Aunque desde el ministerio indican que esto no debería ser un escollo para acceder a la sanidad y a los tratamientos necesarios, acusan a la Comunidad de Madrid de retrasar la concesión de esta cobertura al obligar a tramitar un nuevo documento después de realizar la solicitud de asilo, para lo que hay listas de espera de hasta seis meses. Si finalmente no se concede el estatus de refugiado, “se pasaría a cobrar la asistencia prestada”. Las ONGs llevan tiempo alertando de que el temor a tener que abonar una cantidad de la que no se dispone hace que muchas personas en situación de vulnerabilidad no se atrevan a recurrir a estas prestaciones, aunque tengan derecho a ellas.

Pese a que el informe de Sanidad señala directamente a Madrid en este apartado, en la tabla que adjunta se aprecia que es en Castilla y León donde más barreras encuentran los solicitantes de asilo. Ahí la mayoría de entidades denuncian que no se concede la sanidad pública a solicitantes que lleven menos de 90 días en España y que no estén empadronados o que se hace con muchas dificultades y que existen problemas para mantener el acceso una vez conseguido.



Según este informe, “la imposibilidad de los solicitantes de asilo para acceder al sistema de salud antes de los 90 días desde la llegada a España fue identificada en la Comunidad de Madrid, por 5 de las 11 organizaciones, y por una organización en Castilla y León y otra en Extremadura”. Es decir, en Madrid hubo seis entidades que no detectaron este problema, lo que vendría a mostrar las diferencias de criterios para permitir o no el acceso a este derecho.

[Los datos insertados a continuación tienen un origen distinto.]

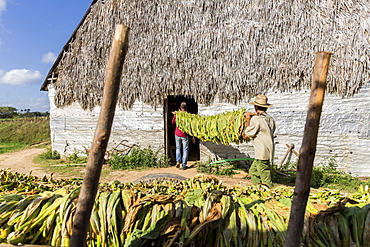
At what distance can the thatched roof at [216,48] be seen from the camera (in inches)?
244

Además, Sanidad señala que “la mayoría de comunidades autónomas reportaron imposibilidad de acceder al sistema de salud en los solicitantes de asilo que no están empadronados o bien muchas dificultades, a excepción de Aragón y Castilla-La Mancha”. Y señala que en cinco de ellas -Andalucía, Aragón, Catalunya, Comunitat Valenciana y Madrid- “se identificaron dificultades para que se reconozca la condición de refugiado si la persona tiene el VIH, alegando que existe finalidad sanitaria en la búsqueda de asilo”.

La División de Control de VIH, ITS, hepatitis virales y Tuberculosis pidió a las cuarenta ONG e instituciones que participan en este informe que puntuaran del 0 al 10 las facilidades de acceso a los tratamientos y la atención sanitaria. Es una nota que hay que leer concierta cautela, ya que en varias comunidades solo participó una entidad -y es esa la nota que figura- y en otras participaron pocas. En Madrid hubo 11; en Euskadi, seis; en Comunitat Valencia, cinco; y en Aragón, Canarias, Cantabria, Castilla-La Mancha, Navarra, Extremadura e Illes Balears, una. No participó ninguna entidad de Murcia, La Rioja, Ceuta y Melilla.



Galicia, con una sola entidad participante, es la que mejor puntuación obtiene en la encuesta, con un 8,5. En el otro extremo está Madrid, con un 1,4. Suspenden también Canarias (2), Cantabria (3), Extremadura (3), Castilla y León (3.5) e Illes Balears (4).